[Data extracted from a collection]
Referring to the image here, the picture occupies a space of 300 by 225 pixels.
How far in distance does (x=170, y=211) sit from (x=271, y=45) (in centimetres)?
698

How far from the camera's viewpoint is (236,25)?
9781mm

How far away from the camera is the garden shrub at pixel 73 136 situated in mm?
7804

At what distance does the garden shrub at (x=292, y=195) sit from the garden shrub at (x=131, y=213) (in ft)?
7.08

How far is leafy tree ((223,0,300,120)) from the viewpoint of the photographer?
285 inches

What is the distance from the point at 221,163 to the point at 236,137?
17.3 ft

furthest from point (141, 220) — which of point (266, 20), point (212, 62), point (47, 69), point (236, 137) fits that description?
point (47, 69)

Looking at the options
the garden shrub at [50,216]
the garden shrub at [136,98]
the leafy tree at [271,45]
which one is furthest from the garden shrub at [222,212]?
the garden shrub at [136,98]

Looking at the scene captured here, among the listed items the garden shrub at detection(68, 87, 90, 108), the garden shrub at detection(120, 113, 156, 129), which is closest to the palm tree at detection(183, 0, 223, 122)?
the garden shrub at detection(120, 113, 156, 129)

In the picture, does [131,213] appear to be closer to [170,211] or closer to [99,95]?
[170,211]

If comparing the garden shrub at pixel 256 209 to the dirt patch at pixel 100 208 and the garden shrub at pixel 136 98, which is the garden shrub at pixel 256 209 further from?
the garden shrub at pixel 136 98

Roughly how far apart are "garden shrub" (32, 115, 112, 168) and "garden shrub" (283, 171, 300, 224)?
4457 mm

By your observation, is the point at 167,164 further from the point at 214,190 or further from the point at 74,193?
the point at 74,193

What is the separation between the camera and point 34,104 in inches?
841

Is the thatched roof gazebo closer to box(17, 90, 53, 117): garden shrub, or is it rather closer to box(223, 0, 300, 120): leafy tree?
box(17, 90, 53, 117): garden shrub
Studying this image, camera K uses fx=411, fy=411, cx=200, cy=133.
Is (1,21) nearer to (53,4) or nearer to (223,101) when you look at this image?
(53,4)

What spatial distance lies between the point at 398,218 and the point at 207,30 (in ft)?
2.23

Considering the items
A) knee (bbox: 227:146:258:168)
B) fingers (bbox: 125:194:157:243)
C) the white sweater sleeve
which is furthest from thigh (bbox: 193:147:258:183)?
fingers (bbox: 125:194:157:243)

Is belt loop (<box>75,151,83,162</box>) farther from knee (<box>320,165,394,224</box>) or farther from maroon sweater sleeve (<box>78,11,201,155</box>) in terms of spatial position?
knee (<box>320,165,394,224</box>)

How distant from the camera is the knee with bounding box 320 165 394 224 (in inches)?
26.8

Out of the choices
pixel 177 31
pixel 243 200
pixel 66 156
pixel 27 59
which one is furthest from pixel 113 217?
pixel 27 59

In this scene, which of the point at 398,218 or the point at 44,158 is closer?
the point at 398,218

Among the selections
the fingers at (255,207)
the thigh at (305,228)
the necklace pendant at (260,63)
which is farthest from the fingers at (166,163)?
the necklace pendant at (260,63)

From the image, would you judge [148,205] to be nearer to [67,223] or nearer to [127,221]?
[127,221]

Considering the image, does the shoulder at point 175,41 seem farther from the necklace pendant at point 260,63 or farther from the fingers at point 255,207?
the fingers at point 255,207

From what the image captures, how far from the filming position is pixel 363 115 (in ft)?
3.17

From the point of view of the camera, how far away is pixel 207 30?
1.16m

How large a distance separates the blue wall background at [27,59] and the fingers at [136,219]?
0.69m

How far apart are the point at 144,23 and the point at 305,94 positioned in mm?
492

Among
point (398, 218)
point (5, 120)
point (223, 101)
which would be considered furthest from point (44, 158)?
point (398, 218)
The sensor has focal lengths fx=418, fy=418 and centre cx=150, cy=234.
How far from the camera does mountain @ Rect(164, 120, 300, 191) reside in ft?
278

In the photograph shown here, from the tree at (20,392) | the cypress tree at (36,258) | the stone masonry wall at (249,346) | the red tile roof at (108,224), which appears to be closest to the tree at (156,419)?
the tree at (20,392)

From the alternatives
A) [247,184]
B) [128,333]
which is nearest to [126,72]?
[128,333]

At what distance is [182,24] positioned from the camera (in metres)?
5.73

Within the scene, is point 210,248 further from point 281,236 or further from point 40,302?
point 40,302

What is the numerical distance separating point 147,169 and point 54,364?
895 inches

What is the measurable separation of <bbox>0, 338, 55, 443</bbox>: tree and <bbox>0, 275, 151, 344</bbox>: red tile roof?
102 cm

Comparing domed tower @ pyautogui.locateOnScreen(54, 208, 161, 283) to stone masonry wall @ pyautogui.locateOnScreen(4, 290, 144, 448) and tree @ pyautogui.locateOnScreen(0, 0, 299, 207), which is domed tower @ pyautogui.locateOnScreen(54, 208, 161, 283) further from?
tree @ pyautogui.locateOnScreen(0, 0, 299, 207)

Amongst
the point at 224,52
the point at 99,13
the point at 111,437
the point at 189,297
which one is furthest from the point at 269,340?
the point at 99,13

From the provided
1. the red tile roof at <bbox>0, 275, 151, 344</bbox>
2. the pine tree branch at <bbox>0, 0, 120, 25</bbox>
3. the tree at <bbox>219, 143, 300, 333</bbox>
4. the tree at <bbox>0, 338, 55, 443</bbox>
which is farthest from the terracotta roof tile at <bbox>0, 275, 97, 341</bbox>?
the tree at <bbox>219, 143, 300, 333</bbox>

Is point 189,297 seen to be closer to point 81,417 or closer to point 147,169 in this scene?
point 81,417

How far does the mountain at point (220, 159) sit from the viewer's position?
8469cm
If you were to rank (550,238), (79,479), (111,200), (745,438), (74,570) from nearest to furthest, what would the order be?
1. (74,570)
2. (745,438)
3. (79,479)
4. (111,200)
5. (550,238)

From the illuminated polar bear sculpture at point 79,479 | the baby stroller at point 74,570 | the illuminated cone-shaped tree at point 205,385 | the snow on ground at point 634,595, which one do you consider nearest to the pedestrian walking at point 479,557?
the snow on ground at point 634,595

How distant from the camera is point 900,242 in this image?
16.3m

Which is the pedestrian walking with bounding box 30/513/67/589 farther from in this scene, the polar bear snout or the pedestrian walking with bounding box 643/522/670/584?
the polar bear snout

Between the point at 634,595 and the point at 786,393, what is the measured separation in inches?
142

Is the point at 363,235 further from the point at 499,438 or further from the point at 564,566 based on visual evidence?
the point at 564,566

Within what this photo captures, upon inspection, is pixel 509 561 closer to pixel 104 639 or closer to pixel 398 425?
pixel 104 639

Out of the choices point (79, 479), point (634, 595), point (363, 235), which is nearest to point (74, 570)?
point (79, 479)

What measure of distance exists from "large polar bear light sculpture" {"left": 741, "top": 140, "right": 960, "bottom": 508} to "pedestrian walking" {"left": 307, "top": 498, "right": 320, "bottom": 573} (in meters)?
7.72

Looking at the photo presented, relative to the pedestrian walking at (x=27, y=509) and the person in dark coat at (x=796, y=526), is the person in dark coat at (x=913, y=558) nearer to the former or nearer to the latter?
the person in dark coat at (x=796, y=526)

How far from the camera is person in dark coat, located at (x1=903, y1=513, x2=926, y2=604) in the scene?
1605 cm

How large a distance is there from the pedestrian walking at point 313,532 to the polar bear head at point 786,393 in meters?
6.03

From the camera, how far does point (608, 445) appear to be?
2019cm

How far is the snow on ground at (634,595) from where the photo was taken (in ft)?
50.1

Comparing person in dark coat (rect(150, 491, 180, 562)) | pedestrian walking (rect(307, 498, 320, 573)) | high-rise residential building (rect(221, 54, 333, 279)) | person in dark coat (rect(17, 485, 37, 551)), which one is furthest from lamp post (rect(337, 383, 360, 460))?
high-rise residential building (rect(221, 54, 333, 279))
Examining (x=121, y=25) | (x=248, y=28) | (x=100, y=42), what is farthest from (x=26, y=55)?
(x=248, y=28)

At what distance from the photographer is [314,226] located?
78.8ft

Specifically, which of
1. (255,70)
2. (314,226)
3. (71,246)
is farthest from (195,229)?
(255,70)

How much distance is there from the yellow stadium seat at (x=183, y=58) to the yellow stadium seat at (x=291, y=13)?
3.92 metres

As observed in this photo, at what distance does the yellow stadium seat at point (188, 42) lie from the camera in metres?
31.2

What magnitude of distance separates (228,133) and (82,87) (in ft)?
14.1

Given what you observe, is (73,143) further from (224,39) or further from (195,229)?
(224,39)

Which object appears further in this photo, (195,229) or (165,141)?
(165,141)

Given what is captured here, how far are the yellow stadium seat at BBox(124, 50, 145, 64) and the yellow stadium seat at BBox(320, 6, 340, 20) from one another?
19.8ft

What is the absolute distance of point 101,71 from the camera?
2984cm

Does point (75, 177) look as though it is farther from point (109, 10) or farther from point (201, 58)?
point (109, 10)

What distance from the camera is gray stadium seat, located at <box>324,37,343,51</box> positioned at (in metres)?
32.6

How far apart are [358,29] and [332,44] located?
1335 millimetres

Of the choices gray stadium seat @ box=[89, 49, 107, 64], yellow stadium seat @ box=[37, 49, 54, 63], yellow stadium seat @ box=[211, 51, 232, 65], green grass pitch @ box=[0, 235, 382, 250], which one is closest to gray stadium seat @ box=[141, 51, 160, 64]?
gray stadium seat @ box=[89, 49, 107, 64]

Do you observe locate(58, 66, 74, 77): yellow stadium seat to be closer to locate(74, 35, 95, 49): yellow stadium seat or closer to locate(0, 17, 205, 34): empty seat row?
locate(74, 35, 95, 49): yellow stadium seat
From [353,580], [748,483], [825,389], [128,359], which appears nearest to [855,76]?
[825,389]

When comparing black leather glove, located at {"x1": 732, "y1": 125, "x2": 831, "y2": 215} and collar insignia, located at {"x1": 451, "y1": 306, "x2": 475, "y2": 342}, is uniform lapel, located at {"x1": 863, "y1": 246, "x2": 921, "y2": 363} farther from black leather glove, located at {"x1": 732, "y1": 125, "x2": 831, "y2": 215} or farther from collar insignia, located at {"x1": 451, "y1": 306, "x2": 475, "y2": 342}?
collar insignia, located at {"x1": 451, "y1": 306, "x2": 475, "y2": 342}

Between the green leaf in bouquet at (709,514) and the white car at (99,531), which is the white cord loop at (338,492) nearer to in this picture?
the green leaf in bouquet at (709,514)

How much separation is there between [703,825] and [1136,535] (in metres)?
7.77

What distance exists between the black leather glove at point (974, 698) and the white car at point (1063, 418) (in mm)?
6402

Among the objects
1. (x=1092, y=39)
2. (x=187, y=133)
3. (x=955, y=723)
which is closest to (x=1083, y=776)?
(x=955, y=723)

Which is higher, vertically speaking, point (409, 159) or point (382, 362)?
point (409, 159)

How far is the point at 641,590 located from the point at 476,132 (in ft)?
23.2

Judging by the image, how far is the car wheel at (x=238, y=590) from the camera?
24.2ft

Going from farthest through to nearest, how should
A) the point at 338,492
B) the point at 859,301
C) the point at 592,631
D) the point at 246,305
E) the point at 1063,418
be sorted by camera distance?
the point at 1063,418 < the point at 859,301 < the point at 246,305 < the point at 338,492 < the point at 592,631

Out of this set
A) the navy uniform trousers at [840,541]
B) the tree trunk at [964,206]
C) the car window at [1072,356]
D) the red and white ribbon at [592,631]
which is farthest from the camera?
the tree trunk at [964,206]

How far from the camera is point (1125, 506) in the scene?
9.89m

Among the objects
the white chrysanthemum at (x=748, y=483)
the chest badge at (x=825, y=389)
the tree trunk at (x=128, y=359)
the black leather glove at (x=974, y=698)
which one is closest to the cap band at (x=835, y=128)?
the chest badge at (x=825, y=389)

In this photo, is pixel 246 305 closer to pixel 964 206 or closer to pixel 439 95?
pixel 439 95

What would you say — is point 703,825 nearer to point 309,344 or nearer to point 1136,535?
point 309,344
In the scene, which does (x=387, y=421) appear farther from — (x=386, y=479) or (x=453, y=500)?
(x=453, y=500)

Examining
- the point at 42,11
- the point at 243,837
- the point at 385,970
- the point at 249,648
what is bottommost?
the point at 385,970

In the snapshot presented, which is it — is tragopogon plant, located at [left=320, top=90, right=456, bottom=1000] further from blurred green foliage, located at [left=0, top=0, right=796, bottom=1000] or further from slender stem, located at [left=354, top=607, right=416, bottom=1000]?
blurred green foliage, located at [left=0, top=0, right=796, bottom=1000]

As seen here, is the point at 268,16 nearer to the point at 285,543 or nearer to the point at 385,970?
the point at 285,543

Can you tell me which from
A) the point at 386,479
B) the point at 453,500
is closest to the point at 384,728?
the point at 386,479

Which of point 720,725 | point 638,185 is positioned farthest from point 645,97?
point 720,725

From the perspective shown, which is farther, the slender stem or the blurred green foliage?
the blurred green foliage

_WHAT THE TASK ASKS_
Format the part of the records above that opens with the line containing "Does point (75, 177)" and closes with the line containing "1335 millimetres" as a JSON list of strings, one string per line, leaving out blank lines.

_WRITTEN RESPONSE_
[
  "Does point (75, 177) look as though it is farther from point (109, 10) or farther from point (201, 58)?",
  "point (109, 10)",
  "What distance from the camera is gray stadium seat, located at <box>324,37,343,51</box> positioned at (in metres)?",
  "32.6",
  "How far apart are [358,29] and [332,44] located?",
  "1335 millimetres"
]